Functional decline during an acute hospital admission is often the trigger for admission to long-term care facilities. Indeed, most patients who transfer to nursing homes come from the hospital setting.[7] Therefore, there is an opportunity, before this transition, to conduct a formal medication review while the patient is under medical supervision in the hospital environment. When life expectancy is likely to be limited, an approach focused on enhancing quality of life should be prioritized over long-term preventive strategies or achieving strict chronic disease management targets. The term deprescribing refers to the process of withdrawing potentially inappropriate medications, supervised by healthcare professionals, with the goal of managing polypharmacy and improving patient outcomes.[8] A 2018 systematic review by Thillainadesan et al that evaluated randomized controlled trials of deprescribing interventions in hospitalized older adults found that potentially inappropriate medications could be successfully withdrawn without compromising patient safety or well-being.[9]

Many of the deprescribing interventions included in the review by Thillainadesan et al involved a pharmacist and/or a physician conducting a formal medication review. Identifying deprescribing targets in frail multimorbid older people is clearly complex, and healthcare professionals are likely to vary in their assessment of the importance and appropriateness of medications.[10,11] Evidence indicates that hospital physicians commonly forgo the opportunity to deprescribe because of fear of negative consequences such as symptom relapse, clinical deterioration, litigation, or increased workload.[12] Therefore, structured interventions, which can be reproduced in different settings by clinicians of different specialties, may be preferable.[13]

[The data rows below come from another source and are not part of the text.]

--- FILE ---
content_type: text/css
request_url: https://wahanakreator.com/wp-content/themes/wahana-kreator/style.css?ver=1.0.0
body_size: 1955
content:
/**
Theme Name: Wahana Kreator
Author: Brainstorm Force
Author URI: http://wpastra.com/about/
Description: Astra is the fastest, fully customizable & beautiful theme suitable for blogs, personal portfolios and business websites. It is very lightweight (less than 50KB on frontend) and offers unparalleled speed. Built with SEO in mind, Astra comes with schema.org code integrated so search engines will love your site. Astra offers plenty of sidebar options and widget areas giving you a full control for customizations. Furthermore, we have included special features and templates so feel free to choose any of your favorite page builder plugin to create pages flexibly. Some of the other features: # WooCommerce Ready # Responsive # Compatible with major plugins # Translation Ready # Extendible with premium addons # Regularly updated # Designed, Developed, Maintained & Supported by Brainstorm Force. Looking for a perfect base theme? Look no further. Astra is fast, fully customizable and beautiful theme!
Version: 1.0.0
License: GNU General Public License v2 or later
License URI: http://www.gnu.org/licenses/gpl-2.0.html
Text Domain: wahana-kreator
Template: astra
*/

STOPPFrail criteria were recently developed to assist clinicians with deprescribing decisions in older people approaching end of life (Table 1).[14] The criteria consist of 27 indicators that highlight instances of potentially inappropriate prescribing in this particular population of older patients. STOPPFrail-guided deprescribing was shown to have substantial interrater reliability among clinicians of different specialities, and it may be a reasonable and potentially efficient alternative to a specialist medication review where this is unavailable.[15,16]

The primary aim of the present study was to examine whether STOPPFrail-guided deprescribing could reduce the number of medications taken by frail older people transferring from the hospital to nursing home care compared with usual pharmaceutical care alone. Secondary aims were to determine the effect of this intervention on unscheduled hospital admissions, falls, fractures, antipsychotic prescribing, monthly medication costs, quality of life, and mortality.